Given records.
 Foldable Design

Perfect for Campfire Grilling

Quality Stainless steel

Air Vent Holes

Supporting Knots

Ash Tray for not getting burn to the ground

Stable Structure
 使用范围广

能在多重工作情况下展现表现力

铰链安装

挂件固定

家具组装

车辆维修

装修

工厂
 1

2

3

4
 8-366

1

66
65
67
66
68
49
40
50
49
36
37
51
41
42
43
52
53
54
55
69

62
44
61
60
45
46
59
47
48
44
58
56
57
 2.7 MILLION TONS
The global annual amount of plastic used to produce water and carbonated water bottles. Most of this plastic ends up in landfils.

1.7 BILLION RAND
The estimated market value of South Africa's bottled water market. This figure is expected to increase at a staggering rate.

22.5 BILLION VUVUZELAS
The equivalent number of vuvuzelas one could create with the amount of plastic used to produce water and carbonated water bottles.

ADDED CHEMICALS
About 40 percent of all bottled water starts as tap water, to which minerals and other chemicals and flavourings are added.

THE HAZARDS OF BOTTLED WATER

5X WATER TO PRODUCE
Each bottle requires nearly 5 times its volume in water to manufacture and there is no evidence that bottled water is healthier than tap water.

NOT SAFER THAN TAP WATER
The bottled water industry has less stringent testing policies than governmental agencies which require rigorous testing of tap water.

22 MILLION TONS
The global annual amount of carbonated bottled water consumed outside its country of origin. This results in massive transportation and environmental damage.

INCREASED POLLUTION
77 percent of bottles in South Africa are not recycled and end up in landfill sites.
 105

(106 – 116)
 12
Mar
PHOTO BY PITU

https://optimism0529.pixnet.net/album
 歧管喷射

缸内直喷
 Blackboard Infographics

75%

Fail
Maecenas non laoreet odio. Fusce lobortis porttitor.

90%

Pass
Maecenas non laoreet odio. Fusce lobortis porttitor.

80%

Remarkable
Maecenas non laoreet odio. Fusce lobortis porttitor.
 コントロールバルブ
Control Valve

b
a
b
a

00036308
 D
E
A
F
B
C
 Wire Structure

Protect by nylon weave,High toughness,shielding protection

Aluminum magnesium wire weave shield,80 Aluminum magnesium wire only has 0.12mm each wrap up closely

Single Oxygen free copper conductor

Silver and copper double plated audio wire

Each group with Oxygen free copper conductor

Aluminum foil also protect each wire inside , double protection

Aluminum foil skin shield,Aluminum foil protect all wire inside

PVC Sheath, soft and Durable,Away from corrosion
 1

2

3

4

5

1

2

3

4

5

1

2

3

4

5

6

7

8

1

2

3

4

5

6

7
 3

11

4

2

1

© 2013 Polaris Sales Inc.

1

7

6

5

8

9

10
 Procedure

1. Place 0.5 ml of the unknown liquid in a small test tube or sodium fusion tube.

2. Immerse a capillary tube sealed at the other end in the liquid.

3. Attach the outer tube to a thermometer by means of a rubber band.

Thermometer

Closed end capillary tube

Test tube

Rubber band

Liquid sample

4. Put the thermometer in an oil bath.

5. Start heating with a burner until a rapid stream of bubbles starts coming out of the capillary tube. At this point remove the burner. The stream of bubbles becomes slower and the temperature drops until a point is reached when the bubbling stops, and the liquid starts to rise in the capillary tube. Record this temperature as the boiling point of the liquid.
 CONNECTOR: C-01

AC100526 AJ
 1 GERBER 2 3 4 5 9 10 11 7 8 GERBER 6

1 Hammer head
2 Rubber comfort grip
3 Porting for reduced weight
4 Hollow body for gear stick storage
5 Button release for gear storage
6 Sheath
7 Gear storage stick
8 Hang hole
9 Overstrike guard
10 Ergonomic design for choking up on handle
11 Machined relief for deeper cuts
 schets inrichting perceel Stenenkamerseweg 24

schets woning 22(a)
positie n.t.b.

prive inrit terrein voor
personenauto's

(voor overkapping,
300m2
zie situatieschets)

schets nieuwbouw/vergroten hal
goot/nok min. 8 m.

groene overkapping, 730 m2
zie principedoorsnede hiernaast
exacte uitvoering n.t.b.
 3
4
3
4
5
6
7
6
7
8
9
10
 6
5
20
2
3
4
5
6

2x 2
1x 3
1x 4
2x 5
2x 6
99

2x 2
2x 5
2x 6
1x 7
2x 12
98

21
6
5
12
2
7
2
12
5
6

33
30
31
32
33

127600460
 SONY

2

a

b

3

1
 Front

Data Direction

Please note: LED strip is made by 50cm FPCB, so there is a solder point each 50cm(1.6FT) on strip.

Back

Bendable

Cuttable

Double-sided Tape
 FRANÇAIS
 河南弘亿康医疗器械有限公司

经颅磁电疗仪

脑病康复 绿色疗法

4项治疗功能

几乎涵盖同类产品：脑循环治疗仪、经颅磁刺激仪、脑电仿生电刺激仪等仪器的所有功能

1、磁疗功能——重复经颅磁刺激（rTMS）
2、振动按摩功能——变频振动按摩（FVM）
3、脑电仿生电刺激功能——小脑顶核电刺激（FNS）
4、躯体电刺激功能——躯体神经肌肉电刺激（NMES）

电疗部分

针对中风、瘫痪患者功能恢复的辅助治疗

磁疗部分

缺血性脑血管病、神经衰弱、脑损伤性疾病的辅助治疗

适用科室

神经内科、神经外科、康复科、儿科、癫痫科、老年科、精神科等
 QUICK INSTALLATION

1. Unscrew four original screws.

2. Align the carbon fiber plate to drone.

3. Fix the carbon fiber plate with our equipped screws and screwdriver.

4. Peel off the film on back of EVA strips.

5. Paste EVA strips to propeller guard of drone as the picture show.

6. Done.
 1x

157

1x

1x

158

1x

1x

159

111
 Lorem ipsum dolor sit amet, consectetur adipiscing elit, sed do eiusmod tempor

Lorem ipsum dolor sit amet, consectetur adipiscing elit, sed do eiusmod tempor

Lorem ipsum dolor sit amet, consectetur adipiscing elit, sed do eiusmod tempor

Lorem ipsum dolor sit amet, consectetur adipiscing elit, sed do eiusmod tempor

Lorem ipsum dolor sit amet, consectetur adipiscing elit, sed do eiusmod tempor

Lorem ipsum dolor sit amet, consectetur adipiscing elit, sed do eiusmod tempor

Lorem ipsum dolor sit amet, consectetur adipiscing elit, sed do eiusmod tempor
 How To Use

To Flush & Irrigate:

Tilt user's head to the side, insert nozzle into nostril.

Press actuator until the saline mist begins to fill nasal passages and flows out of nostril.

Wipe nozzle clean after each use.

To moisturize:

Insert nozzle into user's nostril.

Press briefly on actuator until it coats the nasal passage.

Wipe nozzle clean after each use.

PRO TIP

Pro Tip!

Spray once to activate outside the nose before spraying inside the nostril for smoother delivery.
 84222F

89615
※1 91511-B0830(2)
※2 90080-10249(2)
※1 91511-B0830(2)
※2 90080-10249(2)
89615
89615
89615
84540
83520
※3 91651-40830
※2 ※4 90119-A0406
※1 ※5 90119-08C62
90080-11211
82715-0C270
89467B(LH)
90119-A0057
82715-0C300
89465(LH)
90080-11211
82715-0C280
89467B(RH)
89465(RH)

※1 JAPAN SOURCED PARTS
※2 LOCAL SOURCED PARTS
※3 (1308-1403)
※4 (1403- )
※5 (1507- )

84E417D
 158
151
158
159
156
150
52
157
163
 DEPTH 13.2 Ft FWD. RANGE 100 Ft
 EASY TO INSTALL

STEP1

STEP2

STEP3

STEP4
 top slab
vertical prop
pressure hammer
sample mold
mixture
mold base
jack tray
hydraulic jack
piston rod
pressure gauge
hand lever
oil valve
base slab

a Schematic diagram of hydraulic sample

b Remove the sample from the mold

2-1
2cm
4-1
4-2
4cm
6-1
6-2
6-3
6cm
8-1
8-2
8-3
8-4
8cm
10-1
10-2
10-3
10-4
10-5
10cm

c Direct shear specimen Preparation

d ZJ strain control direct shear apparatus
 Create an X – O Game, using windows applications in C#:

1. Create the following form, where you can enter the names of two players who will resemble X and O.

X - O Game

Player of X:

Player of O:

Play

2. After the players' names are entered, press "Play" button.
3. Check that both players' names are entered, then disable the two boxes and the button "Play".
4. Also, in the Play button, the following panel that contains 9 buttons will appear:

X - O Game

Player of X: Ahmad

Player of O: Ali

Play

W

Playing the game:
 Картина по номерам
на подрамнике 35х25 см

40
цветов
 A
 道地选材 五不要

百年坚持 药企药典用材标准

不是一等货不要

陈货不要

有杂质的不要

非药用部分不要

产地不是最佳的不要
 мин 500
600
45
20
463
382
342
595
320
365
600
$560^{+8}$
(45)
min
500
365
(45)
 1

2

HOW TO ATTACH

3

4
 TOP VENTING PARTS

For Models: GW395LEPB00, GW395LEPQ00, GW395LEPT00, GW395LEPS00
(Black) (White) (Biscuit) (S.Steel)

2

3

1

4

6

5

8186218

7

Task description. Retype exactly the lines from the start of the entries through the one with "2.7 MILLION TONS"; include both ends.

Response to this exercise.
 Foldable Design

Perfect for Campfire Grilling

Quality Stainless steel

Air Vent Holes

Supporting Knots

Ash Tray for not getting burn to the ground

Stable Structure
 使用范围广

能在多重工作情况下展现表现力

铰链安装

挂件固定

家具组装

车辆维修

装修

工厂
 1

2

3

4
 8-366

1

66
65
67
66
68
49
40
50
49
36
37
51
41
42
43
52
53
54
55
69

62
44
61
60
45
46
59
47
48
44
58
56
57
 2.7 MILLION TONS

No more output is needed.